30.04.2021
3.000 Teilnehmende bei der Bildungskonferenz 2021
 
 

3.000 Teilnehmende bei der Bildungskonferenz 2021

Zwei Tage rund um digitale Bildung: Am 28. & 29. April 2021 kamen auf der Bildungskonferenz 3.000 Teilnehmende und 60 Sprecherinnen und Sprecher aus Politik, Bildungspraxis, Wissenschaft, Wirtschaft und Zivilgesellschaft virtuell zusammen und diskutierten über die digitale Transformation im Bildungswesen.

Eröffnet wurde die Bildungskonferenz von der Bundesministerin für Bildung und Forschung Anja Karliczek und Catharina van Delden, Gründerin und Geschäftsführerin von innosabi und Bitkom-Präsidiumsmitglied.

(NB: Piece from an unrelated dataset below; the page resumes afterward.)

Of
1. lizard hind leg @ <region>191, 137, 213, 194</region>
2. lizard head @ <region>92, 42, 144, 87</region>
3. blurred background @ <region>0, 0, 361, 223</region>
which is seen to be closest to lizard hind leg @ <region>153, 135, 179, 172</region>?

In ihrer Keynote betonte Anja Karliczek: "Digitale Bildung ist genauso wichtig wie Lesen und Schreiben." Die Pandemie habe es geschafft, der Digitalisierung einen ordentlichen Schub zu erteilen, mittlerweile etabliere sich das digitale Lernen Schritt für Schritt. Die Dynamik bei der Digitalisierung müsse nun beibehalten werden und nicht auf der Zeitachse wieder verloren gehen, so die Ministerin. Karliczek dankte auch dem Engagement der Lehrkräfte, Schulleitungen und Eltern. Im anschließenden Panel wurde über die Lernkultur der Zukunft diskutiert. Ein Programmhighlight jagte dann das nächste: Von Lernplattformen über Digital Leadership bis hin zur alljährlichen Smart-School-Verleihung war für jeden etwas dabei. Zu den Highlights des zweiten Tages gehörten die Diskussion „Datenschutz: Fluch oder Segen im Klassenzimmer?“ und der Policy Pitch „Bund und Land – Hand in Hand?“ mit der Frage, wie der Bildungsföderalismus der Zukunft aussehen kann. Die Aufzeichnungen der 30 Sessions finden Sie auf YouTube.

Unser Fazit nach zwei Tagen Bildungskonferenz: Geprägt war die #bildung21 vom Wort „Flickenteppich“, denn noch sind die Unterschiede zwischen den einzelnen Bundesländern in Sachen digitaler Bildung sehr groß. Viele Speaker äußerten den Wunsch nach mehr Zusammenarbeit. Am Ende sind nämlich Kooperationen der Schlüssel, um die digitale Transformation im Bildungswesen gelingen zu lassen. Auf politischer Ebene ist wichtig, dass Kommunen, Länder und der Bund bei Bildungsfragen zusammenarbeiten, aber auch das Know-how aus Wissenschaft und Wirtschaft muss genutzt werden, um uns schneller ans Ziel zu bringen. Das Thema digitale Bildung betrifft jedoch nicht nur Deutschland, sondern sprengt Landesgrenzen und wird auch in Europa immer wichtiger, wie die Umsetzung des Digital Education Action Plans zeigt. Besonders freute uns der rege Austausch der Teilnehmenden über den Chat, der in diesem Jahr wahrlich explodierte.